Oprah, one more thing before you go

Could you please stop talking about God?  Please.

I do respect what Oprah has achieved, but I admit that I am not a fan of her show.  I have been laid-up with a pinched nerve, hence the delay in posting a column.  I took this opportunity to try, again, to watch an entire program.  I failed.  In spite of my infrequent viewing, I still catch god-speak peppered throughout her shows.  Recently, when she spoke with the author of Women, Food and God, she said, “The issue isn’t really the food.  It is about your connection to that which is real which we call God,” (May 12, 2010).  I’m just not comfortable with Oprah defining God.

Encouraging religious dialogue is the primary purpose of this blog, so it may seem hypocritical of me to wish that Oprah would do less of it.  I ask you to think about religious conversation in the context of the recently released Pew study.  The survey conducted 3,400 phone interviews asking 32 religious knowledge questions, with the average respondents getting 50 percent correct.  Atheists and agnostics got the highest scores and Protestants and Catholics did the worst – worse than the “nothing in particular” category,  (“U.S. Religious Knowledge Survey,” September 2010, Pew Forum on Religion and Public Life, http://pewforum.org/).  A previous Pew study showed that “Americans are the most religious of the world’s developed nations,” yet their knowledge about religion, even their own, is lacking.  Pitiful, I would say.

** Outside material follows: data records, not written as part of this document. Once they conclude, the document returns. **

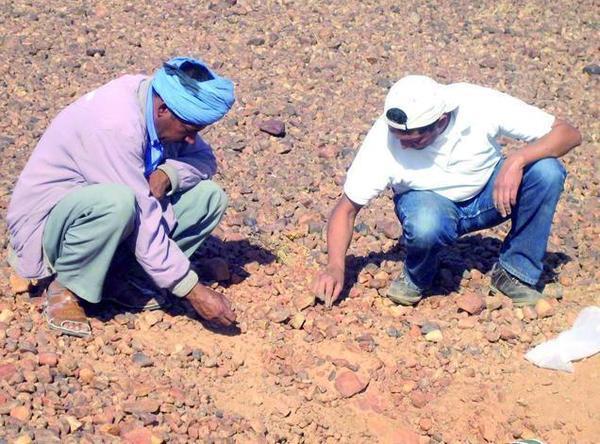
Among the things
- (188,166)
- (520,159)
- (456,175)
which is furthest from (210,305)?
(520,159)

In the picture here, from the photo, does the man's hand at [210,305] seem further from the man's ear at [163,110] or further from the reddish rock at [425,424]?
the reddish rock at [425,424]

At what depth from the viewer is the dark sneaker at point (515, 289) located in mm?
4844

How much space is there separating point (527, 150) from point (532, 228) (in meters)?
0.41

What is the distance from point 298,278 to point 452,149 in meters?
1.10

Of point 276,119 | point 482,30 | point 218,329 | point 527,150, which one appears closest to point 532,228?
point 527,150

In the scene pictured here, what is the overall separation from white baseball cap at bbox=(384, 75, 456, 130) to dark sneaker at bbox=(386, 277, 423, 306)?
3.17ft

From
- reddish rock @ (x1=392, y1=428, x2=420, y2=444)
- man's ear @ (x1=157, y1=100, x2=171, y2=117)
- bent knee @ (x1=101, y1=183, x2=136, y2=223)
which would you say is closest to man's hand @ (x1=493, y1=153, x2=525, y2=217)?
reddish rock @ (x1=392, y1=428, x2=420, y2=444)

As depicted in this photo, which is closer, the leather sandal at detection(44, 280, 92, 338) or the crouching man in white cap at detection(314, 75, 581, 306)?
the leather sandal at detection(44, 280, 92, 338)

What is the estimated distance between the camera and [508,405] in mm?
4355

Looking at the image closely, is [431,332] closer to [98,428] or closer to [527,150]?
[527,150]

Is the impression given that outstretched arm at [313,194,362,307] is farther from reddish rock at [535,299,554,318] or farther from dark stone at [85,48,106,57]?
dark stone at [85,48,106,57]

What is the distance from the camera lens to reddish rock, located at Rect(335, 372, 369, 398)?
4.31 metres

God-speak, in the vacuum of information, is a dangerous thing.  What I concluded from reading (and taking) the survey, is that when people talk about religion, they are most often talking about their own religion, and their interpretations may or may not be informed.  Kudos to Oprah for being well-read, and I don’t doubt that she has had enlightening experiences which she so annoyingly likes to call those “ah-ha moments.”  Still, I think it is irresponsible for her to position herself as a religious advisor – even inadvertently.  When she speaks, millions listen.  And when Oprah says, “What God intended for you goes far beyond anything you can imagine,’’ she is dragging theology into pop psychology and dumb-ing it down to trite.  Religion is not supposed to be easy.

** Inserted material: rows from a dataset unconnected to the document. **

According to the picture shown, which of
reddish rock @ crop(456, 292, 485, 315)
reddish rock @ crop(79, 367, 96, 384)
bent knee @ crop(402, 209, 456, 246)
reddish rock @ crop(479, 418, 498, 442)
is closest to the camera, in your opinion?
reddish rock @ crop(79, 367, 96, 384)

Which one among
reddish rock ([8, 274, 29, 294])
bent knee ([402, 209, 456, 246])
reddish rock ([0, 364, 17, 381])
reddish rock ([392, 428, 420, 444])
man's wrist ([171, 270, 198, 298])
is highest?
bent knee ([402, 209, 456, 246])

Karen Armstrong’s 2009 bestseller, The Case for God, opens with “We are talking far too much about God these days, and what we say is often so facile.”  She goes on to say, “There is also a tendency to assume that, even though we now live in a totally transformed world and have a totally transformed worldview, people have always thought about God in exactly the same way as we do today.  But despite our scientific and technological brilliance, our religious thinking is sometimes remarkably underdeveloped, even primitive.”  Primitive and over-simplified, I would say.

I suppose it is possible that Oprah’s world is so insulated by sycophants that she is unaccustomed to being challenged or listening to common sense.  That’s the only explanation I can come up with for her agreeing to debate convicted felon and online Christian radical, Bill Keller, (March 17, 2008) on the definition of a Christian.  There’s a YouTube clip of Oprah explaining and embarrassing herself.  Perhaps she thought she could talk her way around the label of the “The Most Dangerous Woman on the Planet” assigned by the Internet evangelical equivalent of Glenn Beck.  Theology is not an area where Oprah needs to comment or debate since she clearly can’t discern between crackpots and seekers.

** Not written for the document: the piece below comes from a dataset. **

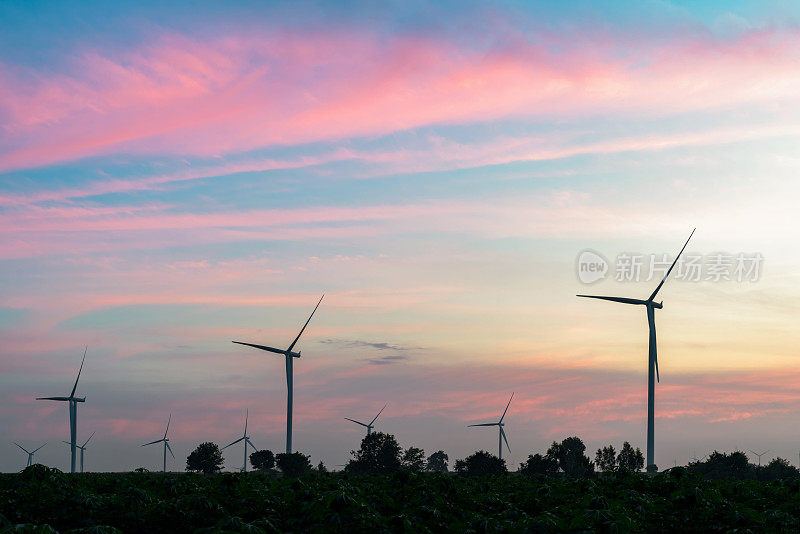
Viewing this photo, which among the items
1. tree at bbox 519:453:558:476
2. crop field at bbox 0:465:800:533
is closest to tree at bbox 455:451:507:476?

On a day-to-day basis, there is harm done by simplistic theology.  We know bad things happen to good people, and under those circumstances it is common to hear that old chestnut, “When God closes a door He opens a window.”  I have never found this comforting.  Envisioning a puppet-master God makes free will and individual choice irrelevant.  That kind of thinking perpetuates a sense of fatalism and hopelessness.  Joseph Campbell told us (in the series with Bill Moyers for PBS “The Power of Myth”) that we imagine the God we are capable of understanding.  Some people need to imagine a small demanding god with an arbitrary temperament.  That is their business, until they try and impose this view on the rest of us.

It would be better if Oprah would stop spreading her brand of trite theology and the rest of us understand that it is unwise to look for simple answers to difficult questions.  A little struggle goes with searching and sorting through it all is more important than the answers.  The journey is more important than the destination, and when it comes to religion and spirituality, the journey is the destination.

As for me, I’m thinking maybe my search would be easier if I would eat some peyote, make my pinched nerve feel better and talk to God all in the same trip.  I hope Oprah doesn’t do a show on that.